August 14, 2023  By Peter Collins


Photo: Trekandphoto / Adobe Stock

As a social history buff, I knew about hoarding behaviour long before I became a physician. In junior high, I read an account about the Collyer brothers: they were a local legend in New York City, and were subject to a newspaper story in 1938 that appeared in the New York World-Telegram titled “The Hermits of Harlem”. After the story appeared, the brother’s run-down brownstone became a source of urban myths; the house was subject to gawkers and the taunting of neighbourhood kids from outside the residence. This only served to increase their shared paranoia.

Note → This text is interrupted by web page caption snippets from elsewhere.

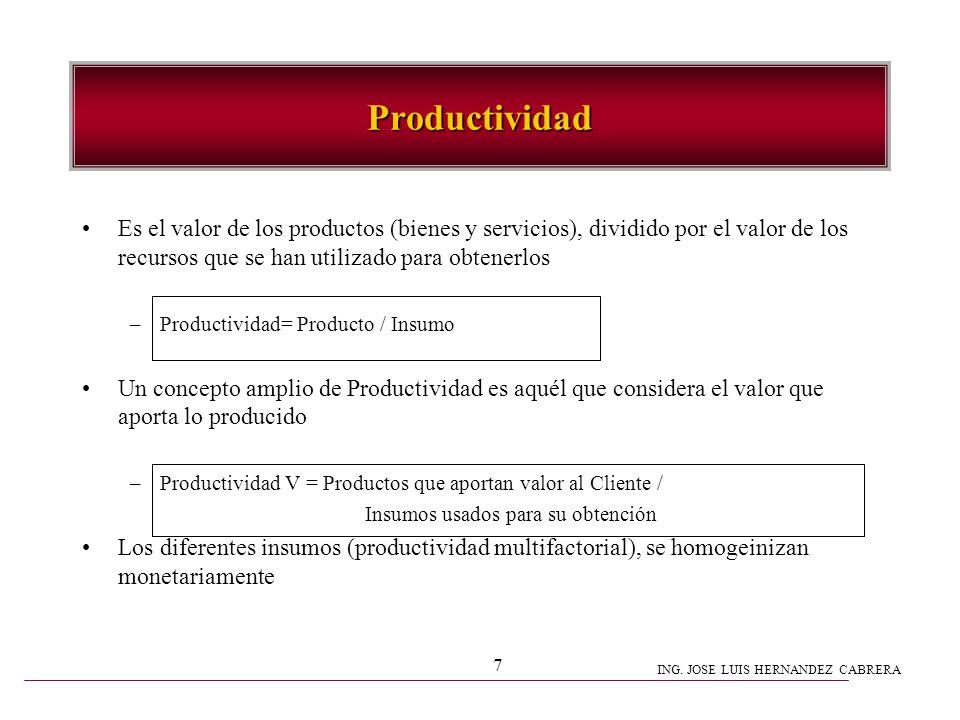 Productividad Es el valor de los productos (bienes y servicios), dividido por el valor de los recursos que se han utilizado para obtenerlos.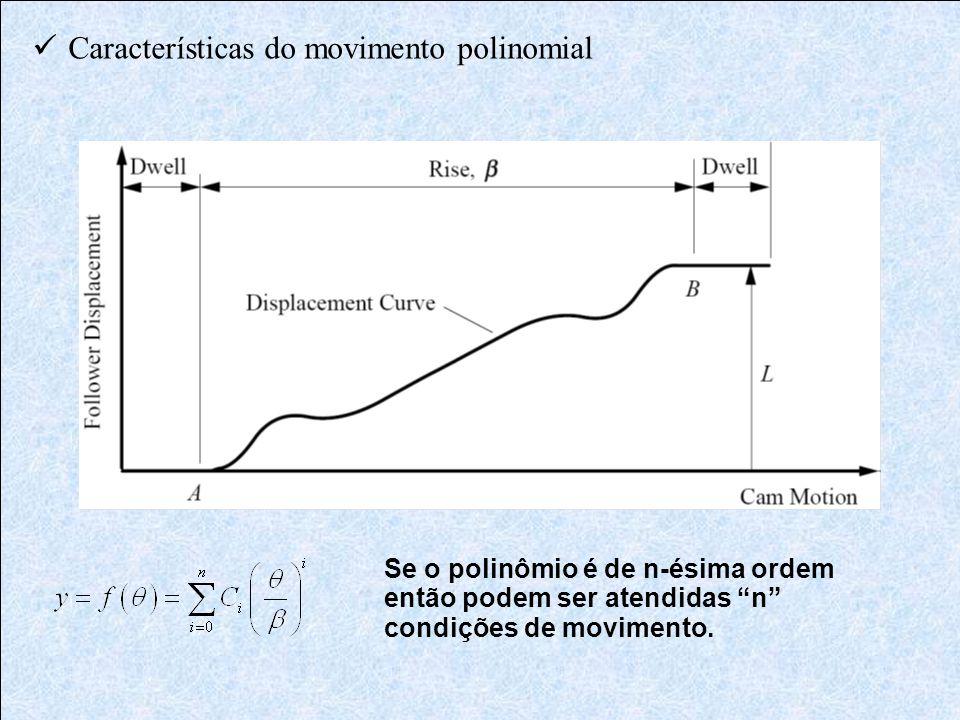 """ Características do movimento polinomial Se o polinômio é de n-ésima ordem então podem ser atendidas """"n"""" condições de movimento."""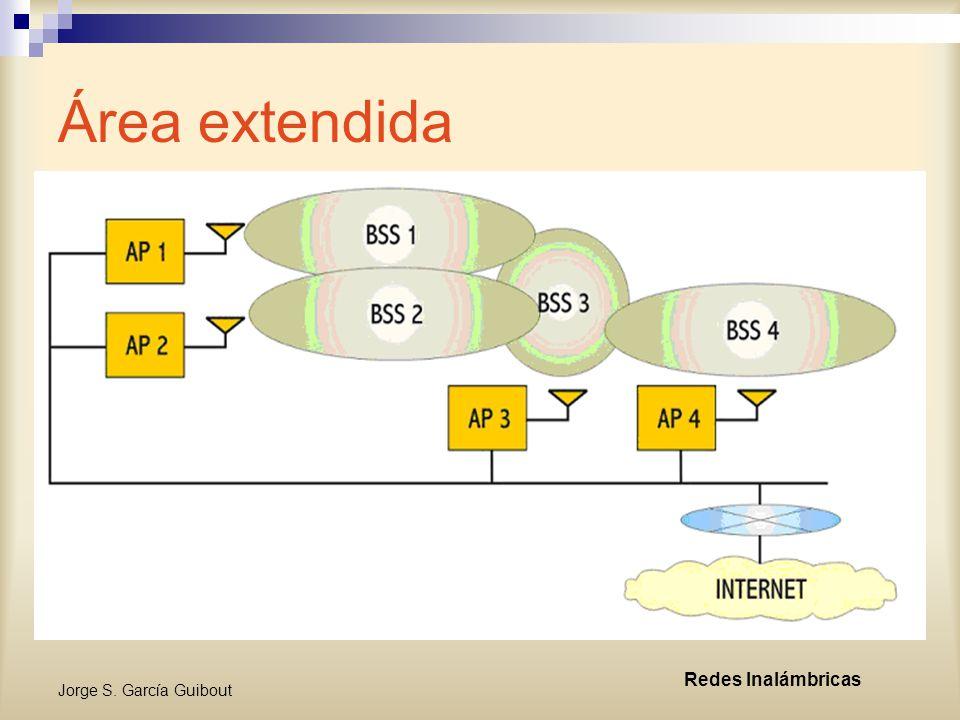 Área extendida Redes Inalámbricas Jorge S. García Guibout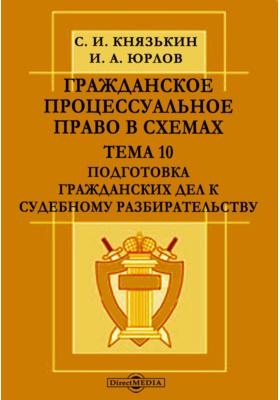 Гражданское процессуальное право в схемах : Тема 10. Подготовка гражданских дел к судебному разбирательству: презентация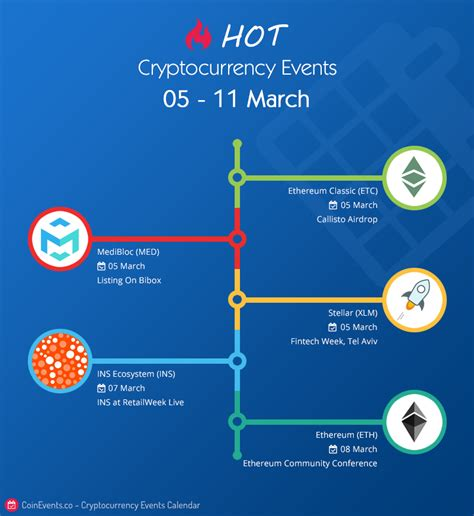 bitconnect roadmap 2018 hot crypto events 05 11 march coin events calendar blog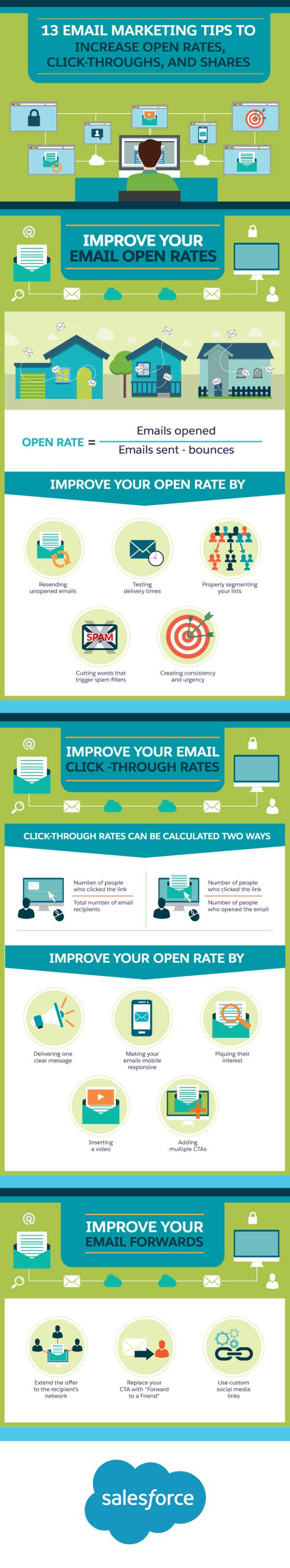 13 Email Marketing Tips to Increase Open Rates, Click-Throughs, and Shares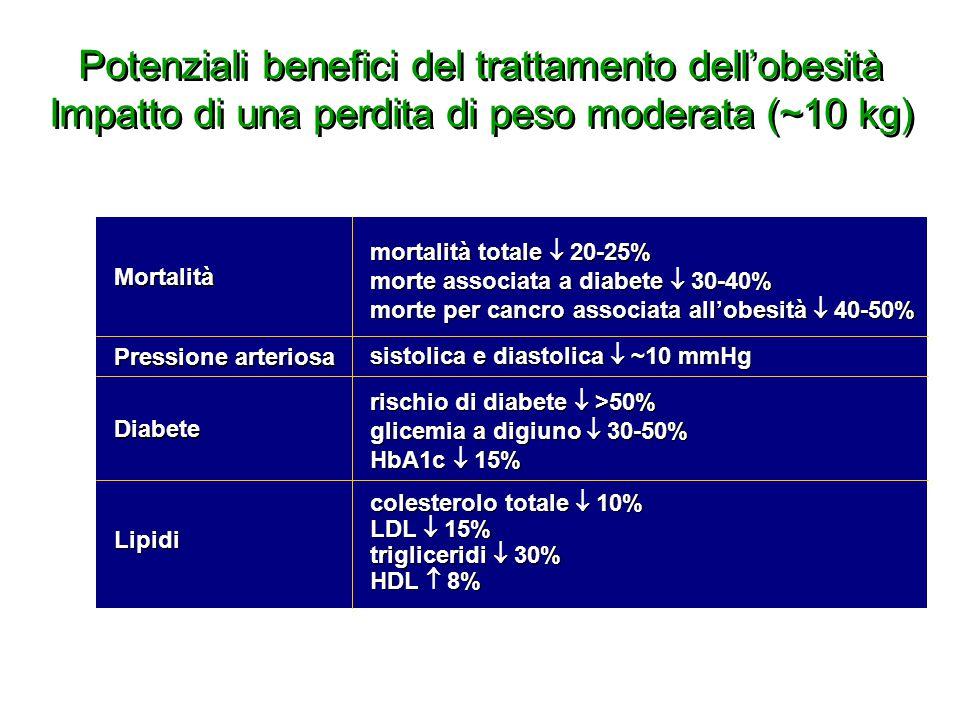 Potenziali benefici del trattamento dell'obesità Impatto di una perdita di peso moderata (~10 kg) Jung RT. Br Med Bull 1997; 53: 307-321. mortalità to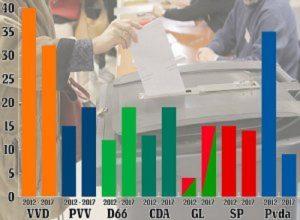 Olanda elezioni: Wilders perde, ma la batosta è a sinistra. E ora sarà stallo politico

The Columbia University trained bothers lived with their mother and inherited the house when she died in 1929. Homer, the older of the two, was a lawyer. Langley, the younger brother, was an engineer and a talented concert pianist. When Homer lost his sight, Langley left his profession to care for him. Over the years, Langley would only venture out at night to purchase food for the two of them or bring back items that were of interest to him.

In March 1947, the police received an anonymous call stating there was a dead body in the residence. After great difficulty they entered the house. The front entrance was impassable due to unsteady towers of newspapers and police had to enter through a second-floor window. The emaciated body of Homer was discovered, and the medical examiner theorized that Homer had been dead for less than a day. Langley was nowhere to be found. There were reported sightings of Langley in other states, but one of the workers hired to clean out the house found Langley’s rat-chewed body only three metres from where Homer had been found two weeks earlier. The medical examiner theorized that Langley died a month earlier, suffocated in a tunnel of newspapers and other debris after accidentally setting off one of his booby-traps.

Police and workmen removed approximately 120 tons of items from the Collyer brownstone. This included baby carriages, a doll carriage, rusted bicycles, old food, potato peelers, a collection of guns, glass chandeliers, bowling balls, camera equipment, the folding top of a horse-drawn carriage, a canoe, rusty bed springs, the kerosene stove, a child’s chair (the brothers were lifelong bachelors and childless), more than 25,000 books (including thousands about medicine and engineering and more than 2,500 on law), human organs pickled in jars, eight live cats, the chassis of the old Model T with which Langley had been tinkering, tapestries, hundreds of yards of unused silks and other fabrics, clocks, 14 pianos (both grand and upright), a clavichord, two organs, banjos, violins, bugles, accordions, a gramophone and records, countless bundles of newspapers and magazines, thousands of bottles and tin cans, a great deal of garbage and much, much more.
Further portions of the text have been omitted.